Unedited footage for download.

Visualizations

  • PACE orbit with swaths and instrument fields of view
    2022.10.14
    This visualization shows the planned orbit of NASA’s PACE mission (Plankton, Aerosol, Cloud, ocean Ecosystem). The visualization is organized into three sections.
    1. In the first section, PACE's orbit is shown from a global view. PACE will be in a 98-degree-inclination, sun-synchronous polar orbit with an equatorial crossing time of 1:00 pm local time. PACE's orbital period (i.e., the time it takes to complete one orbit) is 98.3 minutes at an altitude of 676.5 km.
    2. In second section, the camera zooms in to look at the fields of view of each of PACE's instruments: • The Ocean Color Instrument (OCI) viewing width is 113 degrees.

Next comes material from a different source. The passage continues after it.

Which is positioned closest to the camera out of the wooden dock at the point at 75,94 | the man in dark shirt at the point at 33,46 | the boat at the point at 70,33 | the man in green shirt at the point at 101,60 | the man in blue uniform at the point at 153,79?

During each orbit on the sunlit side of the Earth, OCI will change its pointing from 20 degrees behind the spacecraft (aft) when south of the Sun's latitude to 20 degrees ahead of the spacecraft (fore) when north. This is to avoid having the instrument’s field of view look into Sun glint. OCI will change its pointing back from fore to aft on the dark side of each orbit. • The Hyper Angular Research Polarimeter (HARP2) instrument has a viewing width of 94 degrees. HARP2 has 10 viewing angles along the orbit track for its blue, green, and near-infrared wavelength channels and 60 viewing angles for its red wavelength channel. These viewing angles vary along the direction of travel over a range of 114 degrees. The ground swath as viewed on Earth will vary in width with viewing angle. • The Spectro-polarimeter for Planetary Exploration (SPEXone) instrument's ground swath is about 100 km wide. SPEXone has 5 different viewing angles from -50 degrees (aft) to +50 degrees (fore). Like HARP2, the ground swath as viewed on Earth will vary in width with viewing angle.
    3. The third section shows example ground swaths for each instrument. SPEXone has a relatively narrow swath. HARP2 has a wider swath for its nadir (straight down) view. OCI has an even wider swath. At the end all 3 instruments swaths are shown at the same time.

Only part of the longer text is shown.